As I type this (I started writing this at almost 2 am and now I am finishing it at 6:30-ish, realizing the worse has come to pass), I’m watching the cluster-fuck/train-wreck that is the showdown of the presidential election. I was hoping to go to bed about 11 last night. I was hoping and assuming (had the polls had been correct, as I’ll get to in a moment) to be in bed hours ago, satisfied with the inevitable of Hillary Clinton as president-elect. As I type, not so much. Ugh.
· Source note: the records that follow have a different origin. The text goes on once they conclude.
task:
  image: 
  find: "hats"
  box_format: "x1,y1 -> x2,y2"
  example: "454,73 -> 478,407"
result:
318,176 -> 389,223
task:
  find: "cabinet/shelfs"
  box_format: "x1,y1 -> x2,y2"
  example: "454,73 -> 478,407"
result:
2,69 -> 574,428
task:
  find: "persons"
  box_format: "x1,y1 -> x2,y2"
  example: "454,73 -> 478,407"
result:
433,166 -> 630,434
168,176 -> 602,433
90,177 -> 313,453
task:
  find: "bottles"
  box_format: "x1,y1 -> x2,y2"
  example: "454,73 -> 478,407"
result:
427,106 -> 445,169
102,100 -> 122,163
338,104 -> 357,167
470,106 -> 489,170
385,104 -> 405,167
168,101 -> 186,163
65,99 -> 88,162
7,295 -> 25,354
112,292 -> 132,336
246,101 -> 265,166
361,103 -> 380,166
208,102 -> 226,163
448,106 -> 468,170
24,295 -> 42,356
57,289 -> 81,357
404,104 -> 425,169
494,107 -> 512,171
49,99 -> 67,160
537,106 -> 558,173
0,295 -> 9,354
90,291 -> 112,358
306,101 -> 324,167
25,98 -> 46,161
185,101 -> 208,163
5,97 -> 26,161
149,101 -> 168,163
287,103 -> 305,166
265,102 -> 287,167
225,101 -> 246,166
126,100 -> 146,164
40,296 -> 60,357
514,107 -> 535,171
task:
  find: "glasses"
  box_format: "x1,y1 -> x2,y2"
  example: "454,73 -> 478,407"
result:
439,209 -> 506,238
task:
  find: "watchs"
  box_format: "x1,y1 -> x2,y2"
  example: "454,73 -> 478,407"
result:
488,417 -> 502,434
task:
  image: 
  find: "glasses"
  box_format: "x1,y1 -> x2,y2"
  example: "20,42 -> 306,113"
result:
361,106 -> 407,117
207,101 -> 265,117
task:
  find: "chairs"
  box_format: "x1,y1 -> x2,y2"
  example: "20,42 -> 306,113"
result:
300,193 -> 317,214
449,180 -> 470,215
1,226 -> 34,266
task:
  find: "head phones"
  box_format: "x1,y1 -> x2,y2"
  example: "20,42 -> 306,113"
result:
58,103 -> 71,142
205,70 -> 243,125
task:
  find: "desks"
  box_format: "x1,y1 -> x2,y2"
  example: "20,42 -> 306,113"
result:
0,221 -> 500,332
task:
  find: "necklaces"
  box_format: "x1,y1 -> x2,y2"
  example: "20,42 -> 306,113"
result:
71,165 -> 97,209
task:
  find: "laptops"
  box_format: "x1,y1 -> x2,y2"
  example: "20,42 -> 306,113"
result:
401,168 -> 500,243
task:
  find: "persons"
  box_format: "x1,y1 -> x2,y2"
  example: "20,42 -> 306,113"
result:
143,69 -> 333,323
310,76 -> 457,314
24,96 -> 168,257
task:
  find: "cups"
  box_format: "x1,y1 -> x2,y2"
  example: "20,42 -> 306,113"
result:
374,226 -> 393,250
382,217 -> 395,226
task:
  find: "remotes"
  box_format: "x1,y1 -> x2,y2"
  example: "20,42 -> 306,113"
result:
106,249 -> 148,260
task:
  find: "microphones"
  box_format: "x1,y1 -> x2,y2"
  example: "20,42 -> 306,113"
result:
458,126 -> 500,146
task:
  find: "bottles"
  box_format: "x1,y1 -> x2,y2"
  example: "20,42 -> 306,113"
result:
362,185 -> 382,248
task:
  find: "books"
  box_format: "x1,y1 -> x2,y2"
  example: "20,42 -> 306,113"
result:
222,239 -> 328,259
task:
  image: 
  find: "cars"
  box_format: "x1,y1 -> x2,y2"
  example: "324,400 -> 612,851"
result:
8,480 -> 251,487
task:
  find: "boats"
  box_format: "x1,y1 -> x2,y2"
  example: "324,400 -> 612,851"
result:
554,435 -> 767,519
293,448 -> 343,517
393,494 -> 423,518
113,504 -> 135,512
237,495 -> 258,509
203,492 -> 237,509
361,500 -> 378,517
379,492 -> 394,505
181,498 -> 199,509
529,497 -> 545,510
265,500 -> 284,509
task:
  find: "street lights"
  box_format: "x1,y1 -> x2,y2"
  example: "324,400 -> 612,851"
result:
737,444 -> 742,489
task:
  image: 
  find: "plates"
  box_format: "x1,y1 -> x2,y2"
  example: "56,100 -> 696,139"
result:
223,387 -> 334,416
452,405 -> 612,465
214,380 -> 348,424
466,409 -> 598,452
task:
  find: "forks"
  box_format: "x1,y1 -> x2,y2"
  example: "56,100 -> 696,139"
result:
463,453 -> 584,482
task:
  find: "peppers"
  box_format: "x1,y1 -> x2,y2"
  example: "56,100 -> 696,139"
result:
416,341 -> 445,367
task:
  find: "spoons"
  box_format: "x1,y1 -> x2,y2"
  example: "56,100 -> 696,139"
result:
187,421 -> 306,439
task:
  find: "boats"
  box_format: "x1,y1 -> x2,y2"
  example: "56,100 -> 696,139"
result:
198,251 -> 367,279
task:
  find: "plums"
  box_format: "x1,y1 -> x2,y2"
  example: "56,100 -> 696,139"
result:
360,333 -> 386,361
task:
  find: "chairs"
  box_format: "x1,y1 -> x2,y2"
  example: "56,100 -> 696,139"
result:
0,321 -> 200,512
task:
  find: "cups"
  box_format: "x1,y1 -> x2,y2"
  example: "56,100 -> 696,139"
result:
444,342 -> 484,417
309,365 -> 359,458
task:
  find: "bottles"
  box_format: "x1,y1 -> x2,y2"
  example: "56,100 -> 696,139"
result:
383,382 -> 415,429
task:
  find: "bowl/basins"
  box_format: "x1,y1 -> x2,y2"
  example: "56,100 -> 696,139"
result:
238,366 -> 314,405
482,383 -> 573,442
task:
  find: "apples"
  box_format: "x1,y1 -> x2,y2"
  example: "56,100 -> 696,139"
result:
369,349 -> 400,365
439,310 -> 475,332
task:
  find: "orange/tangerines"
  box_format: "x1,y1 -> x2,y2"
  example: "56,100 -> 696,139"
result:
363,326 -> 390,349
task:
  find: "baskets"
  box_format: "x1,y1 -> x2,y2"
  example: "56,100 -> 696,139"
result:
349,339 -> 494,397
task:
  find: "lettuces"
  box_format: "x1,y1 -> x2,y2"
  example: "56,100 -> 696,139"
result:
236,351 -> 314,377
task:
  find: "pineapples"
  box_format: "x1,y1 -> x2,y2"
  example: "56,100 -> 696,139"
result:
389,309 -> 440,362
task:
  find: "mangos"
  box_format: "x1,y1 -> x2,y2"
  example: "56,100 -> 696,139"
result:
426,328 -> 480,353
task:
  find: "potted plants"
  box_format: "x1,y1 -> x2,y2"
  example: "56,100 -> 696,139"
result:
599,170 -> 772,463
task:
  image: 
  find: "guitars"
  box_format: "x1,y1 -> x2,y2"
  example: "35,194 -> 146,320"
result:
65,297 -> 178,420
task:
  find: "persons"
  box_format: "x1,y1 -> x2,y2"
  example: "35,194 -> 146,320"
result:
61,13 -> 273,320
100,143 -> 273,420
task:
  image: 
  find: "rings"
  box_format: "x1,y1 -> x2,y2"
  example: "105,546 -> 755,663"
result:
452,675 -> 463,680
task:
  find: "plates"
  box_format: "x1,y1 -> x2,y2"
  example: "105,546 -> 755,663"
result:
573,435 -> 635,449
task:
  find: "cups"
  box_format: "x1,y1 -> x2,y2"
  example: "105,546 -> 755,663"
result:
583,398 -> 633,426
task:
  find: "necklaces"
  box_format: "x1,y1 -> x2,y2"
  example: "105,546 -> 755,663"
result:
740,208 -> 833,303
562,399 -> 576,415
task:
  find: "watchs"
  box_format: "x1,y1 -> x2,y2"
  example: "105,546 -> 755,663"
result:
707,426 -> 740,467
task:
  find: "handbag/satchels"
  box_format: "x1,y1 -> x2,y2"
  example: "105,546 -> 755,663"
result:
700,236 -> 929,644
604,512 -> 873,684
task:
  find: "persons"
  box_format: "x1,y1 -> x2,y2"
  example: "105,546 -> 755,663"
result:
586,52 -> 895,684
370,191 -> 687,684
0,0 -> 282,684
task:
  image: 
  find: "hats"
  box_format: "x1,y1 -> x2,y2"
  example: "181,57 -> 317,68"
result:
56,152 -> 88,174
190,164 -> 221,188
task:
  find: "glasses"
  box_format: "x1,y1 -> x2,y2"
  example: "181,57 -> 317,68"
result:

So, some thoughts, in no particular order:

  • Fuck the pollsters, fuck the 538s of the world. Fuck all of them. I don’t know what happened, I’m sure we will hear more about it all in the coming days and weeks, and the problems of relying on “big data” alone are clear here. We can and will debate the details, but I will never look at 538 or a similar site and say “hey, they’re predicting a 90% win for Clinton, I guess that’s all good.” These sites are useless. My hope (and expectation, frankly) is they will go out of business, which is what Nate Silver and his smug-assed types deserve. As Mike Murphy (an NBC politico) just put it, “tonight data just kind of died.” Well, where is this data coming from? The data didn’t die as much as the data collectors. Fuck those people.
  • This election result makes too clear that the U.S. is a very very racist and sexist and divided country, even more so than I thought before. Too many white people fear non-white people, and too many Americans (mostly men, I assume) are afraid of the idea of a woman being in charge. And we are a very very dumb country in that we have managed to elect someone with no experience and slogans that make Pedro’s run for student council president seem entirely about him being a policy wonk, someone who bragged about grabbing pussy, someone who is involved in countless lawsuits and is likely to be involved in many many more scandals and messes. This is disturbing.
  • I don’t worry that much about me or my family, but I worry about the people around me. A few hours before I settled in to write this, I wrote about a crazy situation where some African-American students are potentially going to be expelled for conducting a peaceful protest against some hate speech painted on the side of some buildings on campus. I could not believe that this was the path EMU administrators were taking. But now, just a few hours later, this seems like the kind of thing that is going to happen over and over into the foreseeable future.
  • Media and technology matters. Trump won because he understood and used Twitter better than anyone, and he was also able to convince the mainstream media places that it was just fine to call in for interviews and so forth. Journalism wants to be a revered “fourth estate,” and they simultaneously want to make money from the celebrity of Trump. I know they can’t be taken seriously at the same time.
  • There are a ton of “what-ifs” that are interesting yet futile to think about. What if the Republicans had nominated a reasonable candidate, say a Jeb Bush? What if Sanders had actually gone after Hilary on her emails– would Bernie had been the candidate? And would he had won? What if Joe Biden had gotten in and made a run at it? No idea. Anyway, we could go on and on and on.
  • I’m unbelievably proud of my son who has thrown himself into the college Democrats at the University of Michigan. He worked really hard on trying to make a difference here, and I hope he doesn’t stop that. If anything, I hope this result motivates him; it certainly makes me think that I need to get motivated and to be a little less complacent and cynical about how these things work.
  • Hell if I know what’s going to happen next. I want to believe that our political system of checks and balances can prevent the worse and that Trump will govern differently than he ran. I want to believe that we are in for four or more years of what I have described as a “hot mess” of a presidency– scandals and controversies and criticism of Trump from both sides. The left and the likes of me are obviously not going to be happy, but when Trump is unable to fulfill any of his major campaign promises about deporting foreigners or building walls or whatever, the nut-job majority that got him into office in the first place is going to revolt as well.
  • I think I might just go back to bed for a few years.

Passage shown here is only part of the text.